当我惴惴不安的走进办公室里,迎接我的是‘无比热烈’的掌声,嘘声。
刚才在楼梯口发生的那一幕,几乎所有的人都听到,都看到了。看着他们,她们脸上惊愕的表情,我心里有种说不出的痛。怎么倒霉的事全让我给撞上了,我招谁惹谁了?
一向好事的死党大山面带怜悯的吟道:“兄弟们,姐妹们,为我们的阿呆祈祷吧,让我们英明的主管暂息雷霆之怒,饶恕阿呆这个罪人吧!如果我们的祈求无效的话,那就请主管别惩罚我们这些无辜的良民。”
大山的做作让在场的同事们无不前仰后合,笑成一片。
事已至此,我也没什么脾气可发了,只是一把将他从门边推开,没好气道:“闪开,要死一边死去。”
“哈哈,今天可有戏看了。”
“……”
不理众人的嘲笑,走到自己的办公桌一屁股坐下,冲还不肯罢休的家伙们摆手道:“诸位,圣人曾言,孰人无过,见笑,见笑了。”
众人又笑了一阵这才散去,恍惚间,我好像看到吕薇薇冲我投过了关心的目光,我假装没看见,唉,无脸见人呀。我神智恍惚的坐了一会后,才想到这是在上班时间,打开电脑准备开工,却发现桌上的剌球不见了,诧异的问道:“哎,你们谁见我的剌球了?”
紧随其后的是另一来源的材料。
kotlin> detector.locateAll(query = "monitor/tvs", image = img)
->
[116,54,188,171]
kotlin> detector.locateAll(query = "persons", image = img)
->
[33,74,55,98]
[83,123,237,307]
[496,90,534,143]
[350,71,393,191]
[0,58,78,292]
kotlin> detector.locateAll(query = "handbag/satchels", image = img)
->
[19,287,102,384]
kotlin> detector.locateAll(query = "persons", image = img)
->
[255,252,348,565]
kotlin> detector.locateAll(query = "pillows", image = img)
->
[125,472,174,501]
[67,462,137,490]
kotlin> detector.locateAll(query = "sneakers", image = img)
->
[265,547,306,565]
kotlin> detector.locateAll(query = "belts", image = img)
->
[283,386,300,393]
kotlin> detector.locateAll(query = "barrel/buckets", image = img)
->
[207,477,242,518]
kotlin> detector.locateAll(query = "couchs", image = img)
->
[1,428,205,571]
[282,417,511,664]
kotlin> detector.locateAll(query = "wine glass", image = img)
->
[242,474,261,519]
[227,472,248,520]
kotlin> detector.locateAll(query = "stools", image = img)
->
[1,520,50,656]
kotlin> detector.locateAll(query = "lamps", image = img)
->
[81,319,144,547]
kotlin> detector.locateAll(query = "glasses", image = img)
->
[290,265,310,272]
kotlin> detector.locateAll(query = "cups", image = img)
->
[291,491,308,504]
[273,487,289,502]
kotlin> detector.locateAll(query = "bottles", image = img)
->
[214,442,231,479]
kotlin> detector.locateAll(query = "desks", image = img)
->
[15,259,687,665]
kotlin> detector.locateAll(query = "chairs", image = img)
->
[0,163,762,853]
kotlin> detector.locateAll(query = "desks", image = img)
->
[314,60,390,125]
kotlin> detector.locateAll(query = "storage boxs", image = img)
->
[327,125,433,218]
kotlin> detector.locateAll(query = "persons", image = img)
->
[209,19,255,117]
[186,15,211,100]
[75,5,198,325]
“被马大姐扔了,她说公司有明规定,办公场所不许圈养具有‘可怕杀伤力’的动植物,括号,包括剌球。”
我一听当即就火了,心里暗骂:“我日,又是那个疯婆干的好事,妈的,不就是一盆花吗,摆明了跟死河马穿一条裤,跟我过不去,真的天生的贱货……”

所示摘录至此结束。